■ **Document passage**:
#####

‘Converted’ Skeptic: Humans Driving Recent Warming
Richard Muller, a cantankerous but creative physicist at the University of California, Berkeley, who once derided climate change research, then dove in with his own reconstruction of terrestrial temperature changes and confirmed substantial warming, has now concluded that recent warming is “almost entirely” human caused.
He claims his new analysis, which is being posted later today for public review but has not yet been peer reviewed (more on that below), provides an even firmer view of human-driven warming than the 2007 report by the Intergovernmental Panel on Climate Change. Here’s the general flow of events, which are — as Keith Kloor noted overnight — “great fodder for the long-running soap opera, ‘As the Climate World Turns.’”
Muller’s team last fall submitted four papers summarizing its review of a vast array of temperature records spanning two centuries to the journal JGR Atmospheres and posted them and supporting data and other material at the Berkeley Earth Surface Temperature, or BEST, Web site. (The papers have not been published yet and one of my first questions for Muller and his team now is have they been accepted?)

#####

■ **Dataset excerpts**:
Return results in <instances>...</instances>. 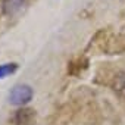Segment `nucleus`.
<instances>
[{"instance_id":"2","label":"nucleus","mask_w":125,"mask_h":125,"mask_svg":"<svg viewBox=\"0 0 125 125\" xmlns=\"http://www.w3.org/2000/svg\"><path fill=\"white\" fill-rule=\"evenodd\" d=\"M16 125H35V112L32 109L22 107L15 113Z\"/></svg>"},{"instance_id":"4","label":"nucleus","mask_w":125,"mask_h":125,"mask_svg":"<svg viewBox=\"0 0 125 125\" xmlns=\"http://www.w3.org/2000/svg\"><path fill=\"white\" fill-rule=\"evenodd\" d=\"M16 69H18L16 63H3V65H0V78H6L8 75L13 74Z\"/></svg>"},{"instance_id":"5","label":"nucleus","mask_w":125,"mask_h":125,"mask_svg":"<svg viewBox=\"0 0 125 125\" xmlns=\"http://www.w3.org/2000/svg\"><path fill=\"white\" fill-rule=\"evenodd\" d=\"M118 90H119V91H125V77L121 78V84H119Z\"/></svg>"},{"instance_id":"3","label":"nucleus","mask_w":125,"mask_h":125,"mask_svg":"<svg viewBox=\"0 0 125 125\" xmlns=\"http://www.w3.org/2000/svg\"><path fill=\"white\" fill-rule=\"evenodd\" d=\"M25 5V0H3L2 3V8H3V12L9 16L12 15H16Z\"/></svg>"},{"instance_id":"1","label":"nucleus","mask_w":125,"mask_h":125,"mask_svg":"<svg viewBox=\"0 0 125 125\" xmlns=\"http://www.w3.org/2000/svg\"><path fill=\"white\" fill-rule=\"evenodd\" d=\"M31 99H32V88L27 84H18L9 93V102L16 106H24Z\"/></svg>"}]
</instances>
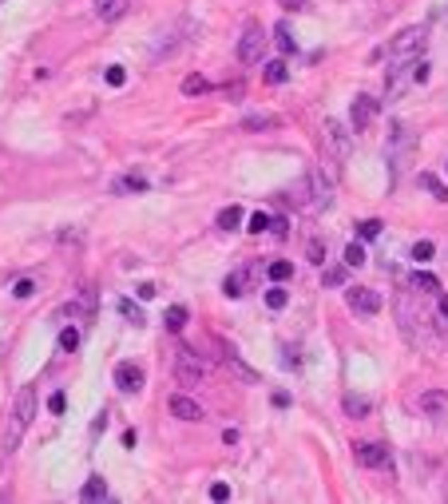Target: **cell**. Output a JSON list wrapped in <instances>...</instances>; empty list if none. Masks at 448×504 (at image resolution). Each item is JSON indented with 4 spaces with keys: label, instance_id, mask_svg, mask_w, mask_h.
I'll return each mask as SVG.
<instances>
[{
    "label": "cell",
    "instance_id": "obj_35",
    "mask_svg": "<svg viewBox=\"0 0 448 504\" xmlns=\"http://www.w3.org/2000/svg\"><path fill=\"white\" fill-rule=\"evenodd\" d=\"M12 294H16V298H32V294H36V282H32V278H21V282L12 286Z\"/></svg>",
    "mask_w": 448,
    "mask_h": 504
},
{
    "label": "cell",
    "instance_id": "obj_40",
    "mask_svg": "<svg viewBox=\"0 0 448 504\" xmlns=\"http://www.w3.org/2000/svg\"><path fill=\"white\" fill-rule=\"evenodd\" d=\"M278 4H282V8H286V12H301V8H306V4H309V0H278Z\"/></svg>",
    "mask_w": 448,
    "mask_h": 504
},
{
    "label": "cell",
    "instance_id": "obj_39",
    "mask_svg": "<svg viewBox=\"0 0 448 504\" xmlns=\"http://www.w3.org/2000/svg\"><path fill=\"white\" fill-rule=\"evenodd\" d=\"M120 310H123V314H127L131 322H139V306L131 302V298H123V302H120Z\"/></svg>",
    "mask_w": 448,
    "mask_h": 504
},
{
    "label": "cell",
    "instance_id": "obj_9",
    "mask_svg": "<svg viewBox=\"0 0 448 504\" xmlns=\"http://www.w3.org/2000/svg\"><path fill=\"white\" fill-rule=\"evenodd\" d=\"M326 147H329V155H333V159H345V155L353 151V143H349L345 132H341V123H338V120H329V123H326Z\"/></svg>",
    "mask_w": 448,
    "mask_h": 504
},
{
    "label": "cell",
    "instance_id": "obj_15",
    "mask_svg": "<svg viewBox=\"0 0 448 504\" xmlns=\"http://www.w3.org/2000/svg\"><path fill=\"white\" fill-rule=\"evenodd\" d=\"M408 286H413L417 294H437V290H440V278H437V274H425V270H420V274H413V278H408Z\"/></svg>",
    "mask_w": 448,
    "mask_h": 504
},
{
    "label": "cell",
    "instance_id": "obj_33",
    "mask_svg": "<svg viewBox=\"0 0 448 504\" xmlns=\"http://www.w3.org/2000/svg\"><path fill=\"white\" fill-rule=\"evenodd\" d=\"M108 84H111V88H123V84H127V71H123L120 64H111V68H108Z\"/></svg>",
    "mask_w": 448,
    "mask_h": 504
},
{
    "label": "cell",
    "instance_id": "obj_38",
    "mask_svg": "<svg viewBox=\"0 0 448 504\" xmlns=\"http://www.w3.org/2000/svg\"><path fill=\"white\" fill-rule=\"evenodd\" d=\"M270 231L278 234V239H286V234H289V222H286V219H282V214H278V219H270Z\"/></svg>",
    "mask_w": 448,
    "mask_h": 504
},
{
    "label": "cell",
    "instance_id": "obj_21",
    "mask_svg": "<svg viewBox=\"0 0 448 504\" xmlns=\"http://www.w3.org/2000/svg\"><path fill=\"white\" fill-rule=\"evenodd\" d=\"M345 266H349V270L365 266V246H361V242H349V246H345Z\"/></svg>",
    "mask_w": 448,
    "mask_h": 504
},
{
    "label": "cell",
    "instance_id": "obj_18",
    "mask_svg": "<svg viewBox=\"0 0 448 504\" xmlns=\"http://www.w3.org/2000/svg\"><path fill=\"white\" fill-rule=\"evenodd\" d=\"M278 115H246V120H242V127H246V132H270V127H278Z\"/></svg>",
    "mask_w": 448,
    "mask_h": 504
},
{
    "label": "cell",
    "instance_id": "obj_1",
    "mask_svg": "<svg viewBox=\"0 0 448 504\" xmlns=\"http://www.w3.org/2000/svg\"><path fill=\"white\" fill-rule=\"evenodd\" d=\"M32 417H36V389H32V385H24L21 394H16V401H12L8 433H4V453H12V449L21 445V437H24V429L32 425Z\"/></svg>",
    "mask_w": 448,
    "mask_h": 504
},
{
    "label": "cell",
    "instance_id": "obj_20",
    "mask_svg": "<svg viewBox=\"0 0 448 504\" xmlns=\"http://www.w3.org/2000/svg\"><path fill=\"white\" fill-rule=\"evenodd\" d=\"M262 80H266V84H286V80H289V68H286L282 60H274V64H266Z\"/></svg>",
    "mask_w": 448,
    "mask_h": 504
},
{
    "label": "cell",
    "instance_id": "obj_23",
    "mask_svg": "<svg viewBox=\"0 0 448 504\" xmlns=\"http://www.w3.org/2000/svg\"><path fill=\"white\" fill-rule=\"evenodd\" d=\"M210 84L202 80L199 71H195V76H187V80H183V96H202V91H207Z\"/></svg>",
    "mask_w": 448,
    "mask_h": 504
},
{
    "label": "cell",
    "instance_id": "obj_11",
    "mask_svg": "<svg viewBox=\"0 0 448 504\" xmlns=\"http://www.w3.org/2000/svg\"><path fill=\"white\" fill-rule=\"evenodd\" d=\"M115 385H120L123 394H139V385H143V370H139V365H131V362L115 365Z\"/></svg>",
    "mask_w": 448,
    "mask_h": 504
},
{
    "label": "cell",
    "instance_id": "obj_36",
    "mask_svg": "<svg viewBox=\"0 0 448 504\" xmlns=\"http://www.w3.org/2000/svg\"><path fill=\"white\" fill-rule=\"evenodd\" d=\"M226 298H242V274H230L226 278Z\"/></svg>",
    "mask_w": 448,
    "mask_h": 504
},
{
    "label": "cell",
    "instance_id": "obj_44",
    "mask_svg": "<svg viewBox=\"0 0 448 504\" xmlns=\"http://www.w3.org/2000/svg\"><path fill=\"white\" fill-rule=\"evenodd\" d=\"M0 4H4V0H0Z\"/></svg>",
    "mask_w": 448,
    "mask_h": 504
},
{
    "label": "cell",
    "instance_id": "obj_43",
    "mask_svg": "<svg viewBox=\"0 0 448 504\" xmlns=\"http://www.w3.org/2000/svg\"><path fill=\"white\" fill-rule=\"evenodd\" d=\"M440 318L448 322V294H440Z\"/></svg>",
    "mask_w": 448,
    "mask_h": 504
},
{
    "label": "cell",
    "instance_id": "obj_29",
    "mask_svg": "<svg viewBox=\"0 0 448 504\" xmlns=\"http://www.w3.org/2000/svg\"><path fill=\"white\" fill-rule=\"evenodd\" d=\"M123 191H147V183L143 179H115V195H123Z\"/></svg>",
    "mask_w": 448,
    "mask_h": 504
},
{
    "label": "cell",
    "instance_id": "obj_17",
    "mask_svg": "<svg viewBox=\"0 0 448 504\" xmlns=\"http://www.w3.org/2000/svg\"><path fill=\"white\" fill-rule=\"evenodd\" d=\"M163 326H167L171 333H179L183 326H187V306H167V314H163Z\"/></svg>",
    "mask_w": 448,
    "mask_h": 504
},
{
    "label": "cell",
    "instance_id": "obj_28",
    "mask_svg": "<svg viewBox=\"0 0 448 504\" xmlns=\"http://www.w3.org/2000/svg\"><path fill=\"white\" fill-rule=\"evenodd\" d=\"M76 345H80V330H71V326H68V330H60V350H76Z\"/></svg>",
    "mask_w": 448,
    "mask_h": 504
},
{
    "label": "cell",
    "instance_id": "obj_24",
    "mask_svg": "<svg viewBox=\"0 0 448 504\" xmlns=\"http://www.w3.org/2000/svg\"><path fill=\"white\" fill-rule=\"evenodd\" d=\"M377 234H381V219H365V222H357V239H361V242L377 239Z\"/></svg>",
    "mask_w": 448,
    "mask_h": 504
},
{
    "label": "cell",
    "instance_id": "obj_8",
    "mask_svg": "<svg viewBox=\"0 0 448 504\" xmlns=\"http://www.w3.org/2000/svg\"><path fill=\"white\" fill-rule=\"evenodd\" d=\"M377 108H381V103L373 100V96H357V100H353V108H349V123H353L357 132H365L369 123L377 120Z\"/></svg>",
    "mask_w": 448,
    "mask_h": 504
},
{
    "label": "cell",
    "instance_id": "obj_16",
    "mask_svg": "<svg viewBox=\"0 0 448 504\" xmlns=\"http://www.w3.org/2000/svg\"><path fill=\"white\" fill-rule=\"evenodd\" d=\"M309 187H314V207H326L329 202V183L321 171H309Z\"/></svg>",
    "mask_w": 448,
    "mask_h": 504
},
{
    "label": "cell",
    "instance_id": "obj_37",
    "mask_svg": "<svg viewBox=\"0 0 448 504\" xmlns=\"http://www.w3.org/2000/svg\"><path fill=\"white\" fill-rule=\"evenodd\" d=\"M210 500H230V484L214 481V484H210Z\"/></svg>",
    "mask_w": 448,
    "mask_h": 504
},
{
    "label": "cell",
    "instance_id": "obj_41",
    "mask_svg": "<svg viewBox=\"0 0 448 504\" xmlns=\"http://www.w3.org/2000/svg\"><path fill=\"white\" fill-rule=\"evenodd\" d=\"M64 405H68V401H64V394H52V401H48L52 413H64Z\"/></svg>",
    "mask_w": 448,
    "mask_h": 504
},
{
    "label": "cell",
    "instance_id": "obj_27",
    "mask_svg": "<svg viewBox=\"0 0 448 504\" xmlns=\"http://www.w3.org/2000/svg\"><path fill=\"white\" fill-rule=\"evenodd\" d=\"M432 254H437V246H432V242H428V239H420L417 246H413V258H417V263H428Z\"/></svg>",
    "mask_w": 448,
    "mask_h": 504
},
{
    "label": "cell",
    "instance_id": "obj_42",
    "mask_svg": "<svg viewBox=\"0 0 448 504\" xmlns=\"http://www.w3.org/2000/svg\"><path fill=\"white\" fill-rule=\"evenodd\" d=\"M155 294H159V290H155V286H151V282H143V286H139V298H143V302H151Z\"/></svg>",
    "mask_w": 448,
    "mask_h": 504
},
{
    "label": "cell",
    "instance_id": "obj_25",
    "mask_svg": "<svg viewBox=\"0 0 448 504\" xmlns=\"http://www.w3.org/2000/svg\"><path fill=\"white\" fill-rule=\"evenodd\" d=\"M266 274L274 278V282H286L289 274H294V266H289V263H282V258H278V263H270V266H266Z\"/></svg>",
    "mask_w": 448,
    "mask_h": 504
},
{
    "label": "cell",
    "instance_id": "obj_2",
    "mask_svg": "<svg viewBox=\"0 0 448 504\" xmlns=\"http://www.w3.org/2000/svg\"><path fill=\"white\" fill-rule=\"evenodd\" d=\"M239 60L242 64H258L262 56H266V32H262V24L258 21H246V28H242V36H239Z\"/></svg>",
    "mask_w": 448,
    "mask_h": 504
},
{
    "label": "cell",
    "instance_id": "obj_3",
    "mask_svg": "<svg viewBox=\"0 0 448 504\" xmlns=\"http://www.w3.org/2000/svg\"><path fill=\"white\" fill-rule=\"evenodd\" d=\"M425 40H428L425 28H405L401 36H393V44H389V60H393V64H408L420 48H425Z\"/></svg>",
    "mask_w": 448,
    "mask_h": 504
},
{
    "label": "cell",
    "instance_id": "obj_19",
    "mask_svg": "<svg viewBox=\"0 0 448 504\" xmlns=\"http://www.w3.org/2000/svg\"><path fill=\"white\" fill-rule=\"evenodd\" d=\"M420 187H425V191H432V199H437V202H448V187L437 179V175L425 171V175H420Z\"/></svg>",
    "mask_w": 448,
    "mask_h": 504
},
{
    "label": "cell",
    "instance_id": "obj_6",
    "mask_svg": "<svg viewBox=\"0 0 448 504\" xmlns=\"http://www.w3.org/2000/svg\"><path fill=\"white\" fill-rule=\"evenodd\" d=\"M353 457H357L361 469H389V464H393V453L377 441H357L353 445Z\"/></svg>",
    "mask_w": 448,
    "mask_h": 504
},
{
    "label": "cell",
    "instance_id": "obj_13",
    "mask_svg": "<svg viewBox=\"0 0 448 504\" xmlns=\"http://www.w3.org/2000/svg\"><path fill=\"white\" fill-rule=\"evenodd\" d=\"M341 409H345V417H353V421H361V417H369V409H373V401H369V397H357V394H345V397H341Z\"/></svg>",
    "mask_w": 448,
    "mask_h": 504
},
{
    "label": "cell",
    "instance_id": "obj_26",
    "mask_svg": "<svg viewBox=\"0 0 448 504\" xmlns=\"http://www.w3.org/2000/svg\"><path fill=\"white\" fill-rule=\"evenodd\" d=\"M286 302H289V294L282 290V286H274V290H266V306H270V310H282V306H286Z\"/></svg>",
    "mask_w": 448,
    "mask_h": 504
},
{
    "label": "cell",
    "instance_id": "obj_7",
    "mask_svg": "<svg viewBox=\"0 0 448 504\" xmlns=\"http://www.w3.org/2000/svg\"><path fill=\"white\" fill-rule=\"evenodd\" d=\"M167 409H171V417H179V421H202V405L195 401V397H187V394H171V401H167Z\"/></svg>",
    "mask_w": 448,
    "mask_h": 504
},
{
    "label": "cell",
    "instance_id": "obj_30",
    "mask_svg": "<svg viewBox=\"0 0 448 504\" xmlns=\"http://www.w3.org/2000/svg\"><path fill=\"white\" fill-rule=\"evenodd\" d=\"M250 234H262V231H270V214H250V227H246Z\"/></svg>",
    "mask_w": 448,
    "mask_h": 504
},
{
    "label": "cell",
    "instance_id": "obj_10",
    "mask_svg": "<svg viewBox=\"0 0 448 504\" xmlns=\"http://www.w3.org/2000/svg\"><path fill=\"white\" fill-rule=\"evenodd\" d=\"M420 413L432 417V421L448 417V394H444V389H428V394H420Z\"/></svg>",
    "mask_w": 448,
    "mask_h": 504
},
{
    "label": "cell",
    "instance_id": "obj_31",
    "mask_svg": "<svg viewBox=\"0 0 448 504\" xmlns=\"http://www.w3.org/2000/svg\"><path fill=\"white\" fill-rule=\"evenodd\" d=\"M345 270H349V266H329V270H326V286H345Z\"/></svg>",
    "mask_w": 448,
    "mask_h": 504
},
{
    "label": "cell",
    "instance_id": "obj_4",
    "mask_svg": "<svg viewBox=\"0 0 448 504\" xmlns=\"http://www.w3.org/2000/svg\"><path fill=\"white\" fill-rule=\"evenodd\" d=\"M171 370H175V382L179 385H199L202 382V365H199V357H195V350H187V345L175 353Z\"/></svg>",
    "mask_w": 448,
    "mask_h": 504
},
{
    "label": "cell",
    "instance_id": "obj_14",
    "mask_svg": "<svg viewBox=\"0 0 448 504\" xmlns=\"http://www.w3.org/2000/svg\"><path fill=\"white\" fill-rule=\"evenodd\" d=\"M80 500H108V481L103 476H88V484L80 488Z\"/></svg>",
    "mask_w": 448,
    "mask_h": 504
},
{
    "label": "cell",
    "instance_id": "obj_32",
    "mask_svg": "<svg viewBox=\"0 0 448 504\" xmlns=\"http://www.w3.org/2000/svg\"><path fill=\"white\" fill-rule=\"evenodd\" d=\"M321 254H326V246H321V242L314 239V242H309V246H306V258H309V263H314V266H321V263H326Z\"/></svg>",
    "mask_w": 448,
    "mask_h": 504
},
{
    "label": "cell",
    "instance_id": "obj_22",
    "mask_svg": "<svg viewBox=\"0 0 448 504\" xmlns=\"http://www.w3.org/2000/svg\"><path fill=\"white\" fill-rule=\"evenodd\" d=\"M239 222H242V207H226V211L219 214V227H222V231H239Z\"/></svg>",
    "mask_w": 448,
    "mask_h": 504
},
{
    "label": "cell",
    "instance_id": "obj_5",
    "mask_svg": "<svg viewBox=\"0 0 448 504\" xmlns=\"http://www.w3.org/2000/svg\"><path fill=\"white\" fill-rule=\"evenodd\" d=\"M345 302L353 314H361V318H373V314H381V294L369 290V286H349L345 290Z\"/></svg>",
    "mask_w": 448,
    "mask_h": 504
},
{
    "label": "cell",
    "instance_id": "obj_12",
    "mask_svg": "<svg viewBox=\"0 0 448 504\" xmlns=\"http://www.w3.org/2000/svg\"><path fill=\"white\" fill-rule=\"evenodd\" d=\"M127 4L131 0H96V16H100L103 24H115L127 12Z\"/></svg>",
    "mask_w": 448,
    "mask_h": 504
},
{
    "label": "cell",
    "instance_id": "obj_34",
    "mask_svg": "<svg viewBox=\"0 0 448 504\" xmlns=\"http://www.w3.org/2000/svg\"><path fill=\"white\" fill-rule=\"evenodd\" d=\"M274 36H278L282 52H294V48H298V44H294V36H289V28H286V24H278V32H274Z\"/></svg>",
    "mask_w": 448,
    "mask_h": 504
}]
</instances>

#####

■ **Set problem 1**: According to the article on Muller's warming conclusions, what did his team post at the Berkeley Earth Surface Temperature Web site? List each item.
■ **Set problem 2**: Write the next part of the article on Muller's conclusion about human-driven warming, beginning after its final sentence.

■ **Written response 1**:
- The four papers summarizing the team's review of temperature records
- Supporting data
- Other material

■ **Written response 2**:
The team’s new strong conclusion about human-generated greenhouse gases driving recent warming is one of several findings in a fifth paper that Muller says is being submitted to the journal and posted on his Web site, as well [this afternoon].
Muller, who has combined P.T. Barnum showmanship and science throughout his three-year project, chose to break the news in an Op-Ed article in The Times (with various leaks and rumors percolating on the Web). There are perils in having publicity precede peer review. For hints of how this could backfire, read on.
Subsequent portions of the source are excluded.